** Begin Raw records **
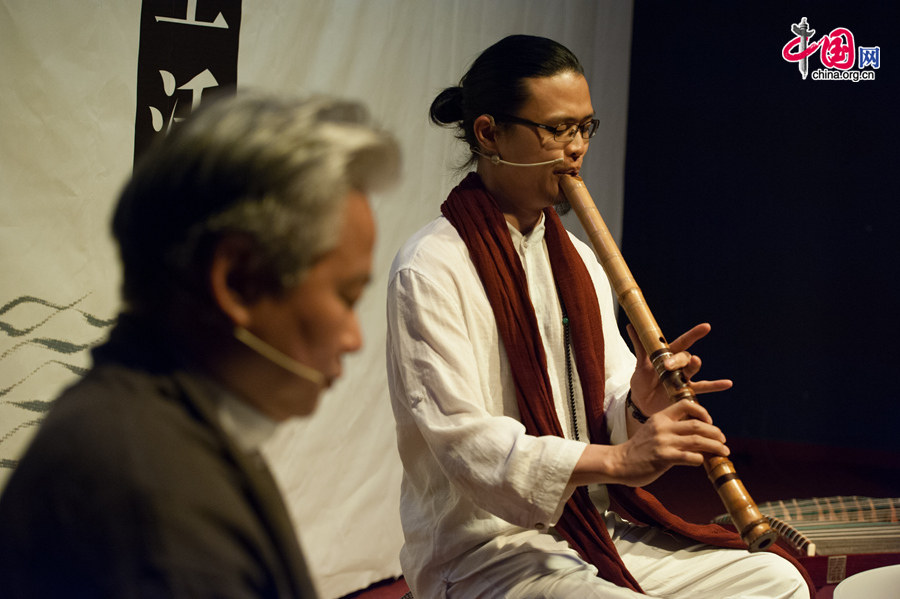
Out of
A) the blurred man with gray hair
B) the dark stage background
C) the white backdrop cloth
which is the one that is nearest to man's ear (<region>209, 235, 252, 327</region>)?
the blurred man with gray hair

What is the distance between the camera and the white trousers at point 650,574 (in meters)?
1.78

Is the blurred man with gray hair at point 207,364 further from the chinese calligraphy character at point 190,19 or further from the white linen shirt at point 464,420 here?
the chinese calligraphy character at point 190,19

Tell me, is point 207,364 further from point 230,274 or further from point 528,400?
point 528,400

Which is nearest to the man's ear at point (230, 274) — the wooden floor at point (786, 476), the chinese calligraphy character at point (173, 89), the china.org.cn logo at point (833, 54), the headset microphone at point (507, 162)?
the headset microphone at point (507, 162)

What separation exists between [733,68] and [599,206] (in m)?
1.54

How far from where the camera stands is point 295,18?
117 inches

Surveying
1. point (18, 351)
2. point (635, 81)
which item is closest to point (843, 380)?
point (635, 81)

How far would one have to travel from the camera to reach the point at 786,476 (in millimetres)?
5031

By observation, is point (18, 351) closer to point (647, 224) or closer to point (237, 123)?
point (237, 123)

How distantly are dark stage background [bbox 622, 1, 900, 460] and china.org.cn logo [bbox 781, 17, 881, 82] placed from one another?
39 millimetres

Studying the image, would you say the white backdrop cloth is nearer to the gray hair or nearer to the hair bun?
the hair bun

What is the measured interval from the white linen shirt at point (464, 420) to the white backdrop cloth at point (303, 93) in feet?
1.94

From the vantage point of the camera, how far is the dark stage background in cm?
502

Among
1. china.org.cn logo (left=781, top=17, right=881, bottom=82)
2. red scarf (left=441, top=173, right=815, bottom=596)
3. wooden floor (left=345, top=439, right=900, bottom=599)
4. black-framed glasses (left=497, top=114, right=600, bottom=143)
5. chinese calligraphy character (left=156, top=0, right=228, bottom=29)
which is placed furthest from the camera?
china.org.cn logo (left=781, top=17, right=881, bottom=82)
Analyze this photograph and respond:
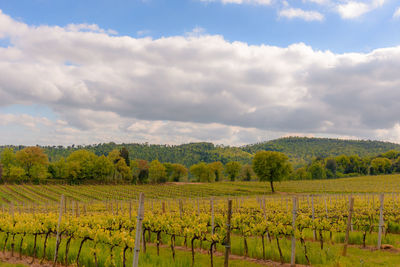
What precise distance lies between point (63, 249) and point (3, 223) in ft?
10.6

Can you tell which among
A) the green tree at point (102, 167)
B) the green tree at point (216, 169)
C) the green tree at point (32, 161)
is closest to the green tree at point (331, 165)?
the green tree at point (216, 169)

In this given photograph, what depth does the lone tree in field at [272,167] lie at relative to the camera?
61719 millimetres

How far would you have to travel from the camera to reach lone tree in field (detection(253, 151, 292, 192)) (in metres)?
61.7

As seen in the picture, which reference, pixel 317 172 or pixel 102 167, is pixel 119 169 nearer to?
pixel 102 167

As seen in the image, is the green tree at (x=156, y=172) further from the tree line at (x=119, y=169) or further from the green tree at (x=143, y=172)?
the green tree at (x=143, y=172)

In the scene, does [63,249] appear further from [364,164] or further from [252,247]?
[364,164]

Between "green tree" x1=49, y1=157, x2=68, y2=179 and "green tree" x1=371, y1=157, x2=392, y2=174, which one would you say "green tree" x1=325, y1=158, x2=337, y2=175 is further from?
"green tree" x1=49, y1=157, x2=68, y2=179

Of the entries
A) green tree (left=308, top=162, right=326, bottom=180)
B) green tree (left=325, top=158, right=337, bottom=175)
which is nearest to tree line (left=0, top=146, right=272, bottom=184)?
green tree (left=308, top=162, right=326, bottom=180)

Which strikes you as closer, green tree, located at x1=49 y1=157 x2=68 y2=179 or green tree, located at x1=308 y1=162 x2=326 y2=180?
green tree, located at x1=49 y1=157 x2=68 y2=179

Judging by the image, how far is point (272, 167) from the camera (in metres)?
61.5

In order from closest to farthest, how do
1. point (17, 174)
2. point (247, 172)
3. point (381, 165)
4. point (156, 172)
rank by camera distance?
point (17, 174), point (156, 172), point (247, 172), point (381, 165)

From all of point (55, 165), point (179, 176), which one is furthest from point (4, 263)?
point (179, 176)

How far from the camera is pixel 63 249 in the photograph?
35.6 ft

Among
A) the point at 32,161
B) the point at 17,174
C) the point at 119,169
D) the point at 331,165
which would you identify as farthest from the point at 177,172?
the point at 331,165
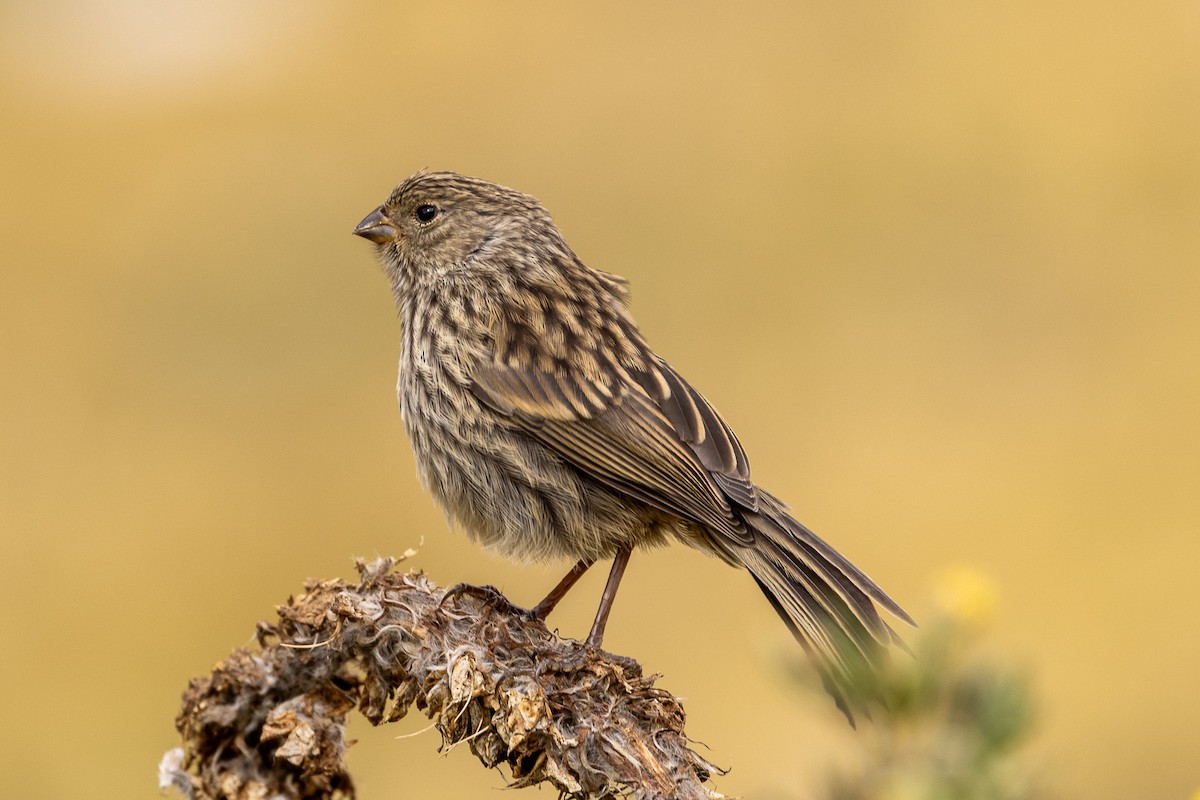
** End Raw records **
• **Aim of the exercise**:
Rewrite all the records above, swapping every "white backdrop cloth" for "white backdrop curtain" and keeping everything else the same. Leave the pictures out.

• **Answer to this problem**:
Out of
A) the blurred man with gray hair
B) the dark stage background
C) the white backdrop curtain
which is the one that is nearest to man's ear (<region>209, 235, 252, 327</region>)?
the blurred man with gray hair

What is the distance between the camera and the white trousers at point 650,574 (in meters)?
1.78

Is the blurred man with gray hair at point 207,364 further from the chinese calligraphy character at point 190,19 or further from the white linen shirt at point 464,420 here?
the chinese calligraphy character at point 190,19

Tell me, is point 207,364 further from point 230,274 or further from point 528,400?
point 528,400

Which is nearest to the man's ear at point (230, 274) — the wooden floor at point (786, 476), the chinese calligraphy character at point (173, 89), the china.org.cn logo at point (833, 54), the headset microphone at point (507, 162)?
the headset microphone at point (507, 162)

What separation exists between [733,68] and [599,206] (in m)?
1.54

How far from where the camera stands is point 295,18?
117 inches

Surveying
1. point (18, 351)
2. point (635, 81)
which item is closest to point (843, 380)?
point (635, 81)

How far would one have to travel from the camera to reach the point at 786,476 (in millimetres)?
5031

By observation, is point (18, 351) closer to point (647, 224) or closer to point (237, 123)?
point (237, 123)

How distantly are dark stage background [bbox 622, 1, 900, 460] and china.org.cn logo [bbox 781, 17, 881, 82] placed from one another?
39 millimetres

Studying the image, would you say the white backdrop curtain is nearer to the gray hair or nearer to the hair bun?
the hair bun

What is the measured interval from the white linen shirt at point (464, 420) to the white backdrop curtain at point (303, 93) in feet?
1.94

From the vantage point of the camera, how far is the dark stage background in cm?
502

Among
1. china.org.cn logo (left=781, top=17, right=881, bottom=82)
2. red scarf (left=441, top=173, right=815, bottom=596)
3. wooden floor (left=345, top=439, right=900, bottom=599)
4. black-framed glasses (left=497, top=114, right=600, bottom=143)
5. chinese calligraphy character (left=156, top=0, right=228, bottom=29)
which is placed furthest from the camera?
china.org.cn logo (left=781, top=17, right=881, bottom=82)
Analyze this photograph and respond:
What precise distance lies between point (63, 249) and point (3, 223) in ft?
10.6

Can you tell which among
A) the green tree at point (102, 167)
B) the green tree at point (216, 169)
C) the green tree at point (32, 161)
is closest to the green tree at point (331, 165)?
the green tree at point (216, 169)

In this given photograph, what depth does the lone tree in field at [272,167] lie at relative to the camera?
61719 millimetres

How far would you have to travel from the camera to reach lone tree in field (detection(253, 151, 292, 192)) (in metres)?
61.7

As seen in the picture, which reference, pixel 317 172 or pixel 102 167, is pixel 119 169 nearer to?
pixel 102 167

As seen in the image, is the green tree at (x=156, y=172) further from the tree line at (x=119, y=169) or further from the green tree at (x=143, y=172)?
the green tree at (x=143, y=172)

In the scene, does [63,249] appear further from [364,164] or further from [252,247]?
[364,164]

Between "green tree" x1=49, y1=157, x2=68, y2=179 and "green tree" x1=371, y1=157, x2=392, y2=174, which one would you say "green tree" x1=325, y1=158, x2=337, y2=175 is further from?
"green tree" x1=49, y1=157, x2=68, y2=179

Of the entries
A) green tree (left=308, top=162, right=326, bottom=180)
B) green tree (left=325, top=158, right=337, bottom=175)
which is nearest to tree line (left=0, top=146, right=272, bottom=184)?
green tree (left=308, top=162, right=326, bottom=180)

Which strikes you as closer, green tree, located at x1=49 y1=157 x2=68 y2=179 or green tree, located at x1=308 y1=162 x2=326 y2=180?
green tree, located at x1=49 y1=157 x2=68 y2=179

Judging by the image, how far is point (272, 167) from the camera (in metres)?
61.5

In order from closest to farthest, how do
1. point (17, 174)
2. point (247, 172)
3. point (381, 165)
4. point (156, 172)
rank by camera distance?
point (17, 174), point (156, 172), point (247, 172), point (381, 165)

From all of point (55, 165), point (179, 176), which one is furthest from point (4, 263)?
point (179, 176)

How far from the camera is pixel 63 249 in the photograph?
35.6 ft

Among
A) the point at 32,161
B) the point at 17,174
C) the point at 119,169
D) the point at 331,165
which would you identify as farthest from the point at 177,172?
the point at 331,165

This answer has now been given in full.